### Aim of the task
Write out the lines below as a JSON list of strings, one string per line, skipping blank lines and leaving out the pictures.

--- START Entries supplied ---

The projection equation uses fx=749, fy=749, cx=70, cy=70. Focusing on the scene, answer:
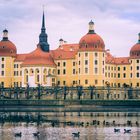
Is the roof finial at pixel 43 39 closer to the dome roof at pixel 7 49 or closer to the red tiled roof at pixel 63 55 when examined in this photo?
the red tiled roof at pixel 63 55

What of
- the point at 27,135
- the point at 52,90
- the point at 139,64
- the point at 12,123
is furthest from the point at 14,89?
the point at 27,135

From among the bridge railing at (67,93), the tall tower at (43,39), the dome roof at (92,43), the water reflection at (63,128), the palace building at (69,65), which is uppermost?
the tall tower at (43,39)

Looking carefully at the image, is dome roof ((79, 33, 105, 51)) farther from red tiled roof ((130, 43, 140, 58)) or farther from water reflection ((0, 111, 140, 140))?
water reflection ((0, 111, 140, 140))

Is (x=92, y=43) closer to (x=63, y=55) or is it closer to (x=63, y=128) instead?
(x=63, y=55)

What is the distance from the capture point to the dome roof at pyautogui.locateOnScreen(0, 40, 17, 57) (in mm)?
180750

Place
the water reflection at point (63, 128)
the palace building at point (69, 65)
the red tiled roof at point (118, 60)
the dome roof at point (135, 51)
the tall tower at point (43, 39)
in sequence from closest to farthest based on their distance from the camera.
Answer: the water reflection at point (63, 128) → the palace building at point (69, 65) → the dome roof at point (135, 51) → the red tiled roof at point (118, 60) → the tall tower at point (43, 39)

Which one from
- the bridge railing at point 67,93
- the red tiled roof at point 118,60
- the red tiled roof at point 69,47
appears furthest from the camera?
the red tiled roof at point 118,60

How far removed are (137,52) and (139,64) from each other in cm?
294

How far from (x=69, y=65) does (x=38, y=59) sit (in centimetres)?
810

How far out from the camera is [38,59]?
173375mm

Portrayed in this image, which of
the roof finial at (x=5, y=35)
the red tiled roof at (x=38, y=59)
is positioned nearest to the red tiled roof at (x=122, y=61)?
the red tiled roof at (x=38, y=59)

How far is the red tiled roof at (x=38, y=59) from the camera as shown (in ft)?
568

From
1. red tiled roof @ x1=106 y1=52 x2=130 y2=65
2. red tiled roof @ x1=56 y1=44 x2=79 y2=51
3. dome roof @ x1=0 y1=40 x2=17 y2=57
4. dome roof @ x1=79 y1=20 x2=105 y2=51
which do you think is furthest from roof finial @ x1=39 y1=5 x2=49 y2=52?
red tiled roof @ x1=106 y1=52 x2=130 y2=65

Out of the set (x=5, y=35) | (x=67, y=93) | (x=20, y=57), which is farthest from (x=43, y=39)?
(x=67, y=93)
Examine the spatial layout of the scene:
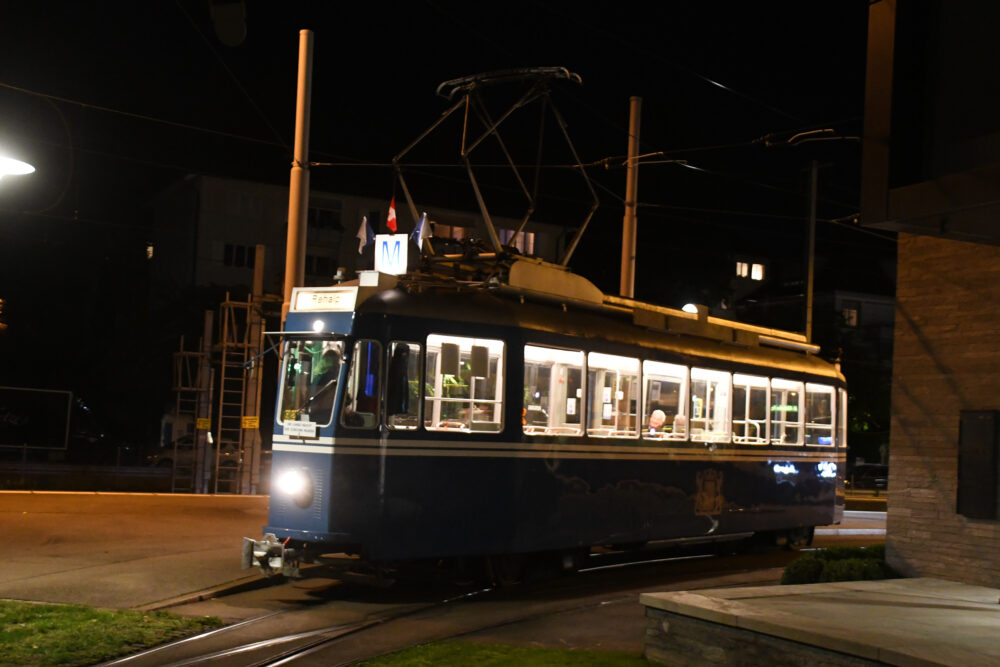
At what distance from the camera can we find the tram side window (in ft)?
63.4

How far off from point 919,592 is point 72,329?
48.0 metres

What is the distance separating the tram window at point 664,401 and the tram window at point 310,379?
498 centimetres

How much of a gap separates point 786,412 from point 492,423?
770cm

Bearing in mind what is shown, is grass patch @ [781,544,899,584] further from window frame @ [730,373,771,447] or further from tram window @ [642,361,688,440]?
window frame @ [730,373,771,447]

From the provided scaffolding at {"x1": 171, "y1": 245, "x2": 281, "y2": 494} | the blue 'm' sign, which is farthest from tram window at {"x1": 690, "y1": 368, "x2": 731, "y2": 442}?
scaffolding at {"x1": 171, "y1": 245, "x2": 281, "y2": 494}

--- END Entries supplied ---

### Answer to this task
[
  "The projection equation uses fx=749, fy=749, cx=70, cy=70. Focusing on the scene, answer:",
  "Is the roof finial at pixel 43 39 closer to the dome roof at pixel 7 49 or closer to the red tiled roof at pixel 63 55 when examined in this photo?",
  "the red tiled roof at pixel 63 55",
  "What of",
  "- the point at 27,135",
  "- the point at 52,90",
  "- the point at 139,64",
  "- the point at 12,123",
  "is furthest from the point at 14,89?",
  "the point at 27,135",
  "From among the bridge railing at (67,93), the tall tower at (43,39), the dome roof at (92,43), the water reflection at (63,128), the palace building at (69,65), which is uppermost?",
  "the tall tower at (43,39)",
  "Looking carefully at the image, is dome roof ((79, 33, 105, 51)) farther from red tiled roof ((130, 43, 140, 58)) or farther from water reflection ((0, 111, 140, 140))?",
  "water reflection ((0, 111, 140, 140))",
  "Is (x=92, y=43) closer to (x=63, y=55) or is it closer to (x=63, y=128) instead?",
  "(x=63, y=55)",
  "What is the distance from the capture point to the dome roof at pyautogui.locateOnScreen(0, 40, 17, 57) (in mm)?",
  "180750",
  "Place",
  "the water reflection at point (63, 128)",
  "the palace building at point (69, 65)",
  "the red tiled roof at point (118, 60)",
  "the dome roof at point (135, 51)",
  "the tall tower at point (43, 39)",
  "in sequence from closest to farthest based on their distance from the camera.",
  "Answer: the water reflection at point (63, 128) → the palace building at point (69, 65) → the dome roof at point (135, 51) → the red tiled roof at point (118, 60) → the tall tower at point (43, 39)",
  "Which one from",
  "- the bridge railing at point 67,93",
  "- the red tiled roof at point 118,60",
  "- the red tiled roof at point 69,47",
  "appears furthest from the camera?",
  "the red tiled roof at point 118,60",
  "How far removed are (137,52) and (139,64) from each other in cm?",
  "294",
  "How far from (x=69, y=65) does (x=38, y=59) sit (in centimetres)?",
  "810",
  "How far out from the camera is [38,59]?",
  "173375mm",
  "Portrayed in this image, which of",
  "the roof finial at (x=5, y=35)",
  "the red tiled roof at (x=38, y=59)",
  "is positioned nearest to the red tiled roof at (x=122, y=61)?",
  "the red tiled roof at (x=38, y=59)",
  "How far is the red tiled roof at (x=38, y=59) from the camera as shown (in ft)?",
  "568",
  "From",
  "1. red tiled roof @ x1=106 y1=52 x2=130 y2=65",
  "2. red tiled roof @ x1=56 y1=44 x2=79 y2=51",
  "3. dome roof @ x1=0 y1=40 x2=17 y2=57",
  "4. dome roof @ x1=79 y1=20 x2=105 y2=51",
  "which do you think is furthest from roof finial @ x1=39 y1=5 x2=49 y2=52?",
  "red tiled roof @ x1=106 y1=52 x2=130 y2=65",
  "Out of the set (x=5, y=35) | (x=67, y=93) | (x=20, y=57), which is farthest from (x=43, y=39)?",
  "(x=67, y=93)",
  "Examine the spatial layout of the scene:",
  "At what distance from the camera can we find the tram side window (in ft)?",
  "63.4",
  "How far off from point 919,592 is point 72,329?",
  "48.0 metres",
  "What is the distance separating the tram window at point 664,401 and the tram window at point 310,379?",
  "498 centimetres",
  "How much of a gap separates point 786,412 from point 492,423?",
  "770cm",
  "Bearing in mind what is shown, is grass patch @ [781,544,899,584] further from window frame @ [730,373,771,447] or further from tram window @ [642,361,688,440]?",
  "window frame @ [730,373,771,447]",
  "From the provided scaffolding at {\"x1\": 171, \"y1\": 245, \"x2\": 281, \"y2\": 494} | the blue 'm' sign, which is farthest from tram window at {\"x1\": 690, \"y1\": 368, \"x2\": 731, \"y2\": 442}?",
  "scaffolding at {\"x1\": 171, \"y1\": 245, \"x2\": 281, \"y2\": 494}"
]